Heute wurde in der Öffentlichkeit und in Blogs über einen Vermerk des derzeitigen Vorsitzenden des Rates der Europäischen Union vom 22.02.2013, zu dem Entwurf der Kommission für eine Datenschutz-Grundverordnung diskutiert.

Der Grund der Diskussion: die Ratspräsidentschaft (derzeit wahrgenommen durch Irland) schlägt unter anderem vor, die Datenschutz-Grundverordnung und das Eingreifen von Pflichten für Verantwortliche von einem „risiko-basierten Ansatz“ abhängig zu machen. Dies würde eine Abkehr von dem derzeit noch geltenden Verbotsprinzip mit Erlaubnisvorbehalt darstellen. Datenverarbeitungen könnten damit zunächst entweder erlaubt oder zumindest unter geringeren Anforderungen als bisher erlaubt sein.
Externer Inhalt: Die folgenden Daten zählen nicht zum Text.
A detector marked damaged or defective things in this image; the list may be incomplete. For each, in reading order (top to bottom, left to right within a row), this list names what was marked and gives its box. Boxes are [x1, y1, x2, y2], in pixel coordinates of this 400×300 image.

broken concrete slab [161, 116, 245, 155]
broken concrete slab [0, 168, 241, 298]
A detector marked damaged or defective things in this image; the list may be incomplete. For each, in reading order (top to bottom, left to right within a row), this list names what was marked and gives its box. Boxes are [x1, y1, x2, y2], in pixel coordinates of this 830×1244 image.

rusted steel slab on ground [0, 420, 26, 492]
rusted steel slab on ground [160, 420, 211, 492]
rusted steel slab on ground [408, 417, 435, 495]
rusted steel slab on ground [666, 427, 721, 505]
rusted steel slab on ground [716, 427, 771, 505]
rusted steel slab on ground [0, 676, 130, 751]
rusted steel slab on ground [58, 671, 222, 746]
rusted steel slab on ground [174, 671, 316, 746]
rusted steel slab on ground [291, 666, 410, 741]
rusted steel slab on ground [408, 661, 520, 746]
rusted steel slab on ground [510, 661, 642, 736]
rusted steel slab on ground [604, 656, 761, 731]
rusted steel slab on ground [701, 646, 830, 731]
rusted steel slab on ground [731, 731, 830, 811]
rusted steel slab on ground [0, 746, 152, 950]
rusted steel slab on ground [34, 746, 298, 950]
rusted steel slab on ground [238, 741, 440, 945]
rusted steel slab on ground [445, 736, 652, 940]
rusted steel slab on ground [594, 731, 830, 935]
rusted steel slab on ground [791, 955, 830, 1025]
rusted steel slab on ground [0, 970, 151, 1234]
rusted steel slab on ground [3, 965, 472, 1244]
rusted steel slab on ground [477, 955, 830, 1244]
Das Motiv hinter diesen (von einigen Mitgliedstaaten, darunter wohl auch Deutschland) Änderungsvorschlägen leuchtet ein. Warum soll die Ein-Mann-Handwerker-Firma oder der Bäcker um die Ecke genau so hohe Anforderungen erfüllen, wie ein Weltkonzern, dessen tägliches Geschäft der Umgang mit Millionen von Daten ist?